Results : A significant progressive myopic shift in refractive power was observed after vitrectomy in operated RRD and ERM eyes (P < 0.001, P = 0.016, respectively), with no significant difference in fellow eyes. The change in refraction between RRD and ERM patients was significant (P = 0.030). The multiple linear regression analysis shows only age was significantly correlated with the change in refraction in RRD (P = 0.018) and ERM (P < 0.001) patients. The change in refraction was significantly and positively correlated with age in RRD (r = −0.461, P = 0.001) and ERM (r = −0.687, P < 0.001) patients. A significant difference in the frequency of cataract surgery in both groups was observed (P = 0.022).

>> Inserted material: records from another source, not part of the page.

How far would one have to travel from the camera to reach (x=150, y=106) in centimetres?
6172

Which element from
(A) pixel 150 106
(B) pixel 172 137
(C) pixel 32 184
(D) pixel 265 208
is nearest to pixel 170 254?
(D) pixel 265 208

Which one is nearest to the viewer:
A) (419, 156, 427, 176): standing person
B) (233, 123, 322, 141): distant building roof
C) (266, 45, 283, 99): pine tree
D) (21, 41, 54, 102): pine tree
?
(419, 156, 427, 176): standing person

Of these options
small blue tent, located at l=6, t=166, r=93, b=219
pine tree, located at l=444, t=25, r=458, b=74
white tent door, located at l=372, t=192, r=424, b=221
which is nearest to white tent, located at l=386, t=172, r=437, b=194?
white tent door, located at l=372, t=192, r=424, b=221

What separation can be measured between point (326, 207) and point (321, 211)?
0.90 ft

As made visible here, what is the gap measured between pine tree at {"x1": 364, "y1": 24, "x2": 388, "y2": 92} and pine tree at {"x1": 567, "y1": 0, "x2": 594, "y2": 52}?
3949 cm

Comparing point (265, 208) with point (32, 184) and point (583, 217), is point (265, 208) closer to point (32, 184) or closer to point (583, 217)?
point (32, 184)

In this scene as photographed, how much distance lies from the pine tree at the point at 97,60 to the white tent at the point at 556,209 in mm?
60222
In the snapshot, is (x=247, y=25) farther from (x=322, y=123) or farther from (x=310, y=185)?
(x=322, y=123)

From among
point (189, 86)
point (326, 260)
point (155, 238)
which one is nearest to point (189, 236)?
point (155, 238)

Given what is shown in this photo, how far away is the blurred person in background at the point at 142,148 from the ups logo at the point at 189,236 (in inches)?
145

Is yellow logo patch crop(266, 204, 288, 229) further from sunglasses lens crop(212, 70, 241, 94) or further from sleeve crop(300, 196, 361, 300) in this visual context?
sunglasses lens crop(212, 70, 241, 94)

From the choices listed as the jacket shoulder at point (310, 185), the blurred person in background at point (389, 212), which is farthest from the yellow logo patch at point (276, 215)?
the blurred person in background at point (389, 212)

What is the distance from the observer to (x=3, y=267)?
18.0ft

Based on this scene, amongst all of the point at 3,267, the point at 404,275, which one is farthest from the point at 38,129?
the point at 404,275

Conclusions : Following lens-sparing vitrectomy for RRD and ERM, a progressive myopic shift in refraction due to nuclear sclerosis was observed. Core vitrectomy itself would cause a myopic shift of refraction. The only risk factor associated with cataract progression following lens-sparing vitrectomy is age for both types of patients.

This is an abstract that was submitted for the 2016 ARVO Annual Meeting, held in Seattle, Wash., May 1-5, 2016.